Some of this comes from my own experience. It is a personal opinion- please do with it as you will.
Nearly 3 years is a long time for your relationships as adults to have gone on the back burner. Maybe he was feeling unloved, or remote from you? I know you have a very busy life, but it strikes me that all this running around and sleeping apart etc has left very few opportunities for you to actually talk to each other or even share a hug.
I know how easy it can be to erode all your time as a family by filling up weekends etc with other things, but maybe it is time to say no to visits to family etc except for maybe once a month, and to do things together, that you want to do. It sounds to me as though your whole family unit needs some down time.
It may not seem as though you will ever regain what you had before,but actually this could strengthen your relationship, if you allow it to. He was wrong, he nearly made a mistake, he hid things from you, and he has to understand that he can't make it a habit. But, if you can use this as an opportunity for talking, then you have everything to gain from it. Yes, you are pissed off with him, as you have every right to be, but if you love him as deeply as I think you do, and he by your account seems to love you equally, then all is not lost.
The woman in question sounds as she may in the same situation, with the added emotional vulnerability of the infertility to deal with, maybe she has stopped talking to her husband and started talking to yours instead. She is talking to the wrong person, he is talking to the wrong person, but they both happened to be looking for someone to talk to at the same time.

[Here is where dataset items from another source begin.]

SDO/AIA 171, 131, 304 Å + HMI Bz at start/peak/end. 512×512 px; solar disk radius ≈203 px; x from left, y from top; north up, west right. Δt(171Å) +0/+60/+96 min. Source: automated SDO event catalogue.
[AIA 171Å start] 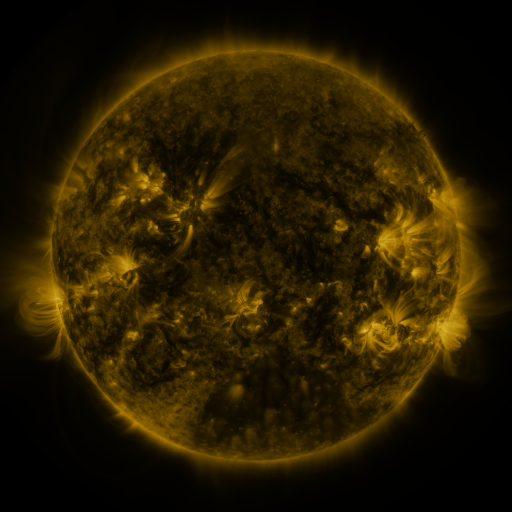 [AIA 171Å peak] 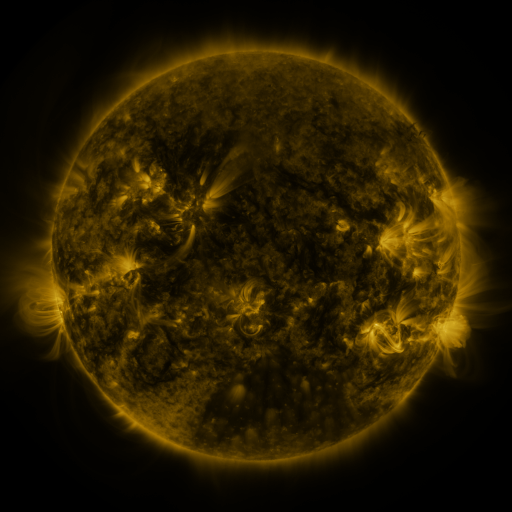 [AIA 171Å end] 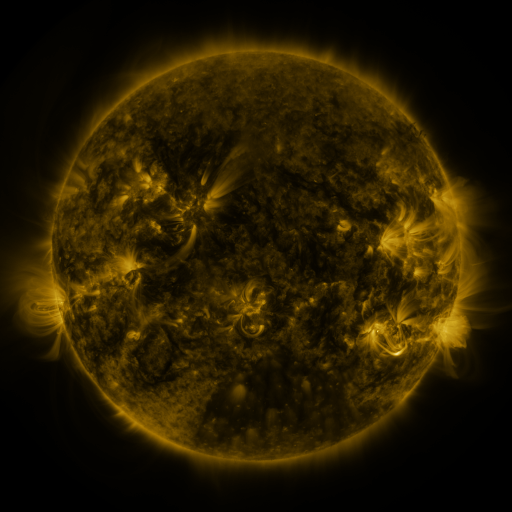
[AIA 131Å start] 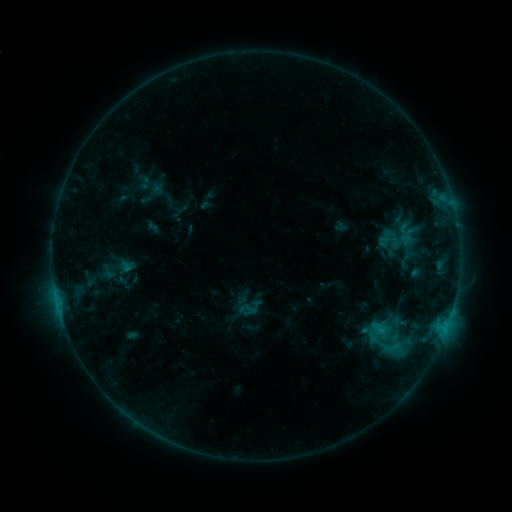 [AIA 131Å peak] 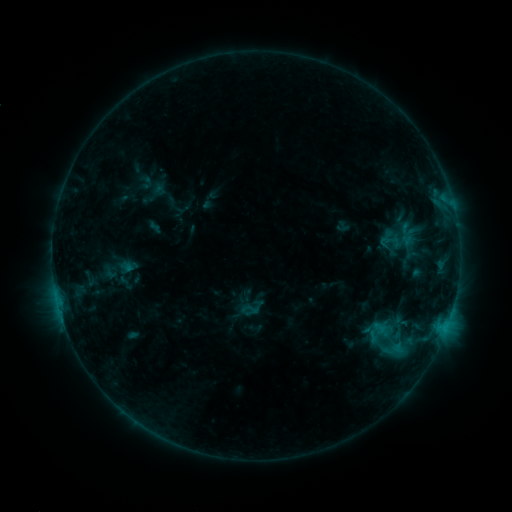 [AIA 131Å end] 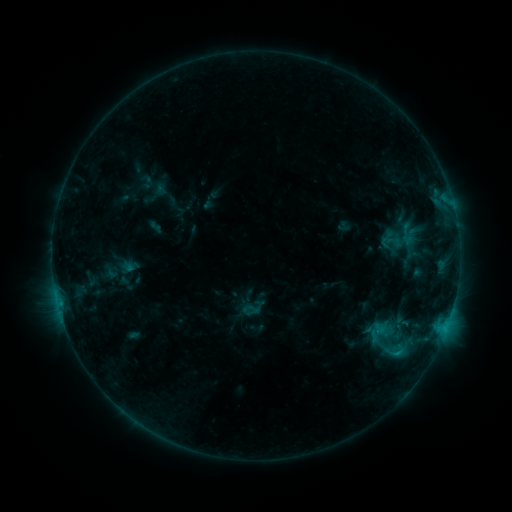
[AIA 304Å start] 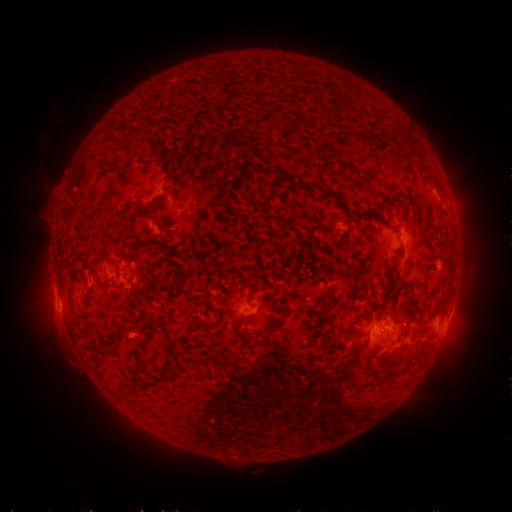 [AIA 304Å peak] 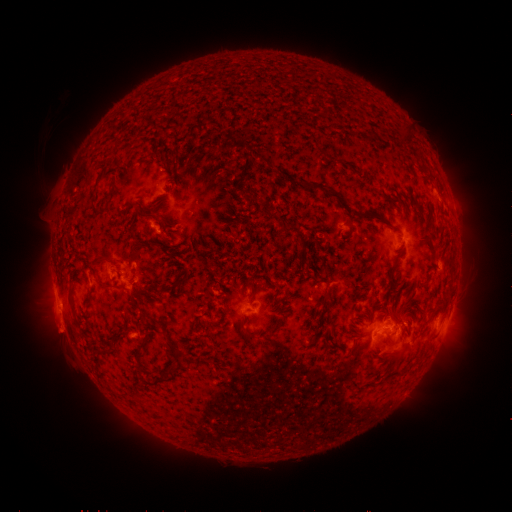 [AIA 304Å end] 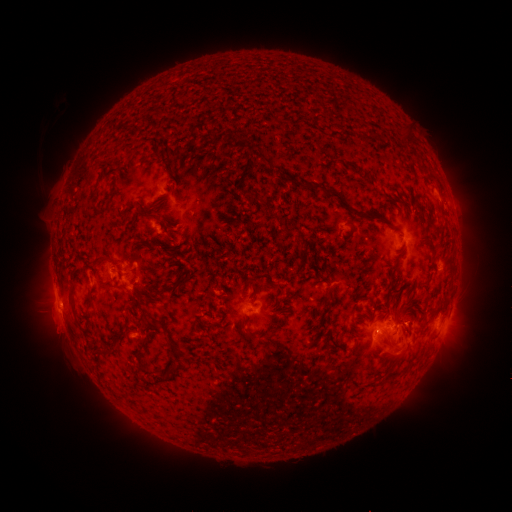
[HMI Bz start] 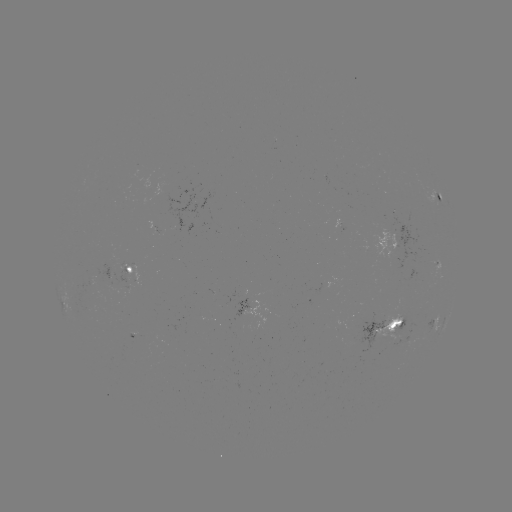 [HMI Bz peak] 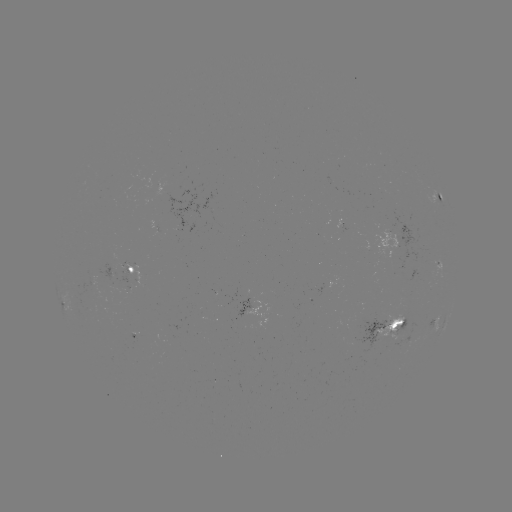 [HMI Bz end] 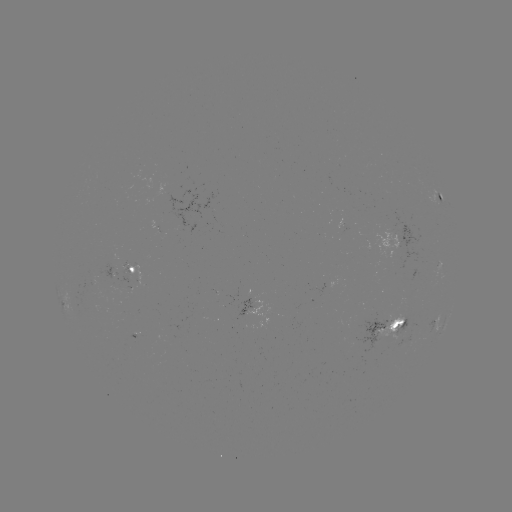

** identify emerging-flux region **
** [134, 335] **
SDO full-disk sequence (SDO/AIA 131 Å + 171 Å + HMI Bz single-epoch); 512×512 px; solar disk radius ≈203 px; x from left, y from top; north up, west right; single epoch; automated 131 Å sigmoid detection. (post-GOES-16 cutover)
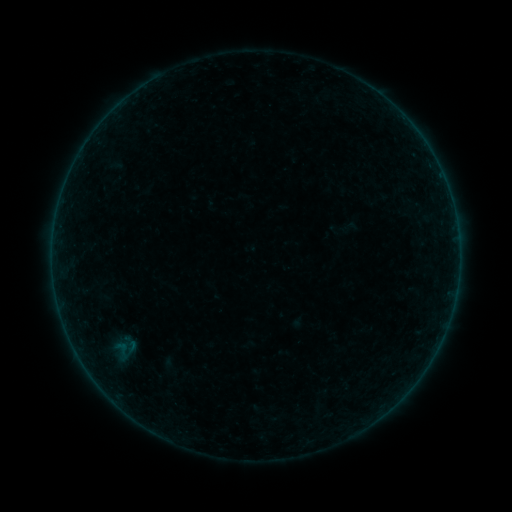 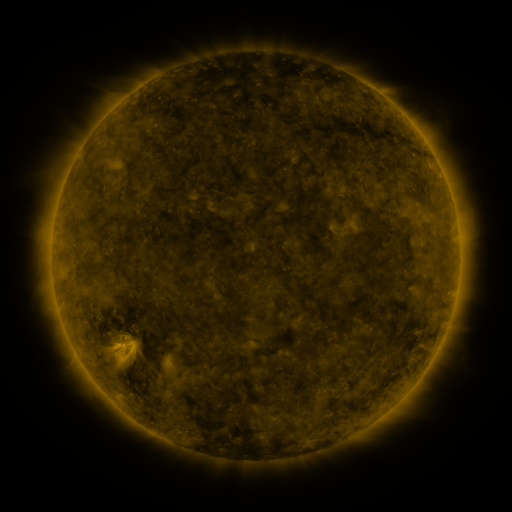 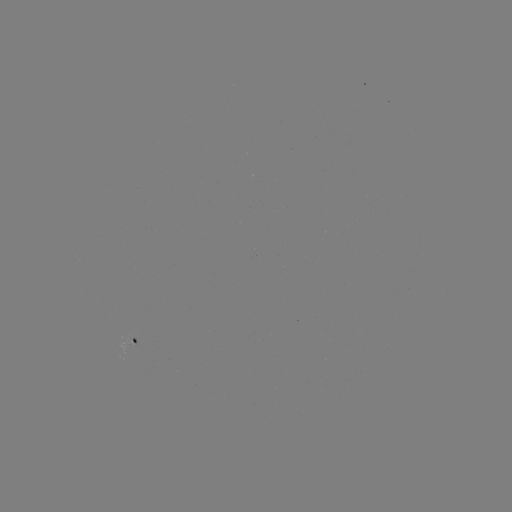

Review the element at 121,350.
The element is sigmoid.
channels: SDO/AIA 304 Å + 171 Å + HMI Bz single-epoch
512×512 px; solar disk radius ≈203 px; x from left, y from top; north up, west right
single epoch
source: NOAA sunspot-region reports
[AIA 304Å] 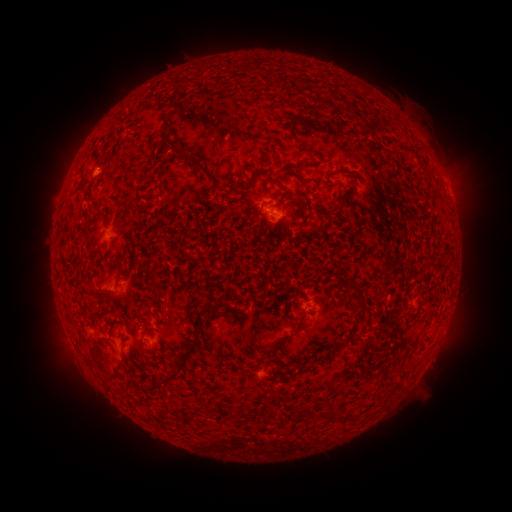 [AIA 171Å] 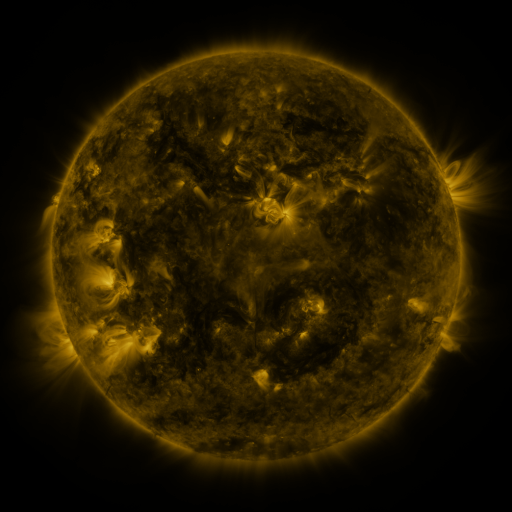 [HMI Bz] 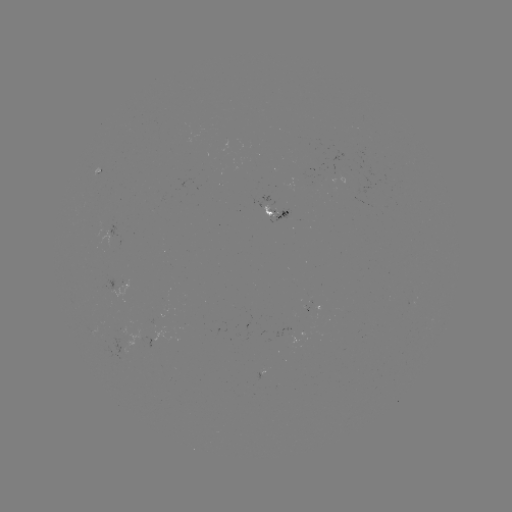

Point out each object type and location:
spotted active region: (273, 214)
spotted active region: (120, 283)
spotted active region: (318, 307)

I would be tempted to: Cancel relative visit!!!! Tell family you're having a weekend in for a change. Find a babysitter for your daughter for the (entire!!!) weekend (a good friend might be best) and invite your husband over for tea on Saturday afternoon. You will have some time to yourself for some part of Saturday in which to reflect. When he comes, talk. Tell him you love him, tell him how hurt you feel. Let him talk. Don't let him fob you off with trite excuses and promises- make him talk, ask him questions if needs be to make him open up. Let the talk run itself. Try not to have a blazing row. See where you end up.